■ PROMPT:
Please keep the images out and set down the data exactly as given.

Data extracted from a collection:
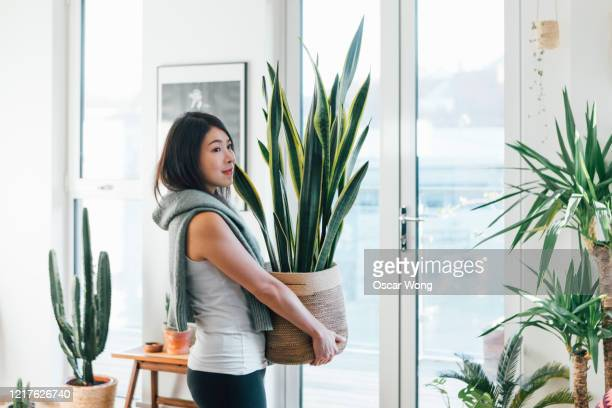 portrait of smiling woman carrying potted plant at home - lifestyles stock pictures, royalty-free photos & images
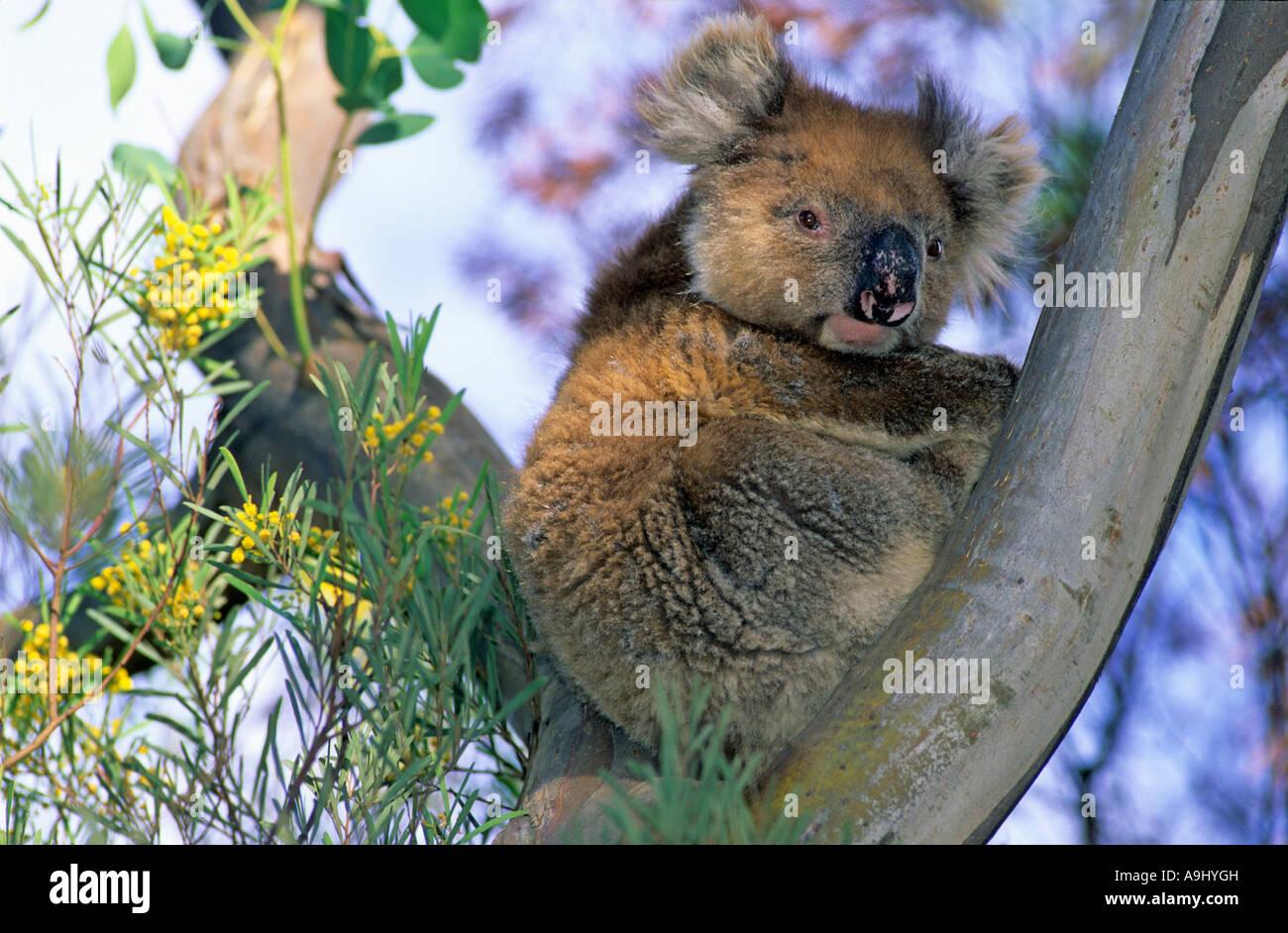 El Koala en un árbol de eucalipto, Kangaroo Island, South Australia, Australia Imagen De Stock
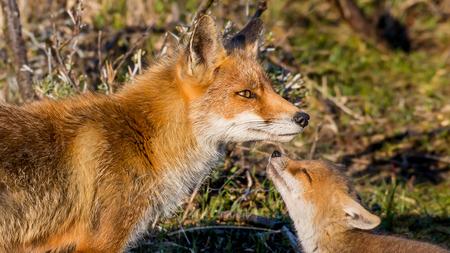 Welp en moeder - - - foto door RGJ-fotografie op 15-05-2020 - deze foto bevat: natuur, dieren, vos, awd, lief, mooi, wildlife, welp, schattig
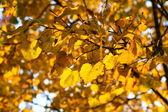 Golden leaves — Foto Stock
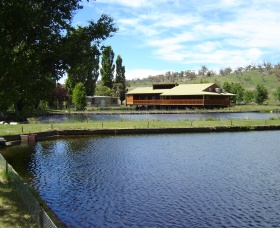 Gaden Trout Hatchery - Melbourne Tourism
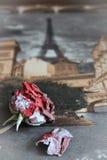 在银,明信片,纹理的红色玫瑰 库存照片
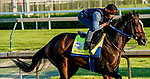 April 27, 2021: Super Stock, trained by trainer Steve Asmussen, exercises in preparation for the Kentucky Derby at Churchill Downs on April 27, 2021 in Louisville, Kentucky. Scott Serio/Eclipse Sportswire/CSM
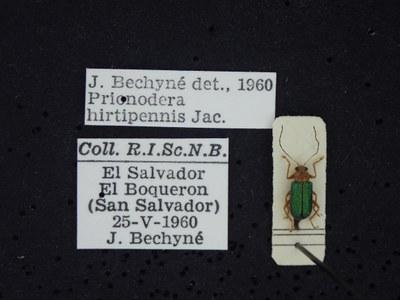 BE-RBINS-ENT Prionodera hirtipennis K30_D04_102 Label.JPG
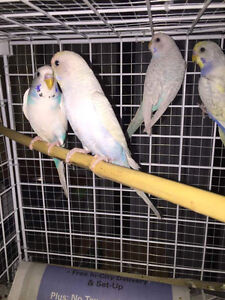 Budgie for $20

■ ANSWER SPACE:
 portrait of smiling woman carrying potted plant at home - lifestyles stock pictures, royalty-free photos & images
 El Koala en un árbol de eucalipto, Kangaroo Island, South Australia, Australia Imagen De Stock
 Welp en moeder - - - foto door RGJ-fotografie op 15-05-2020 - deze foto bevat: natuur, dieren, vos, awd, lief, mooi, wildlife, welp, schattig
 Golden leaves — Foto Stock
 Gaden Trout Hatchery - Melbourne Tourism
 在银,明信片,纹理的红色玫瑰 库存照片
 April 27, 2021: Super Stock, trained by trainer Steve Asmussen, exercises in preparation for the Kentucky Derby at Churchill Downs on April 27, 2021 in Louisville, Kentucky. Scott Serio/Eclipse Sportswire/CSM
 BE-RBINS-ENT Prionodera hirtipennis K30_D04_102 Label.JPG
 Budgie for $20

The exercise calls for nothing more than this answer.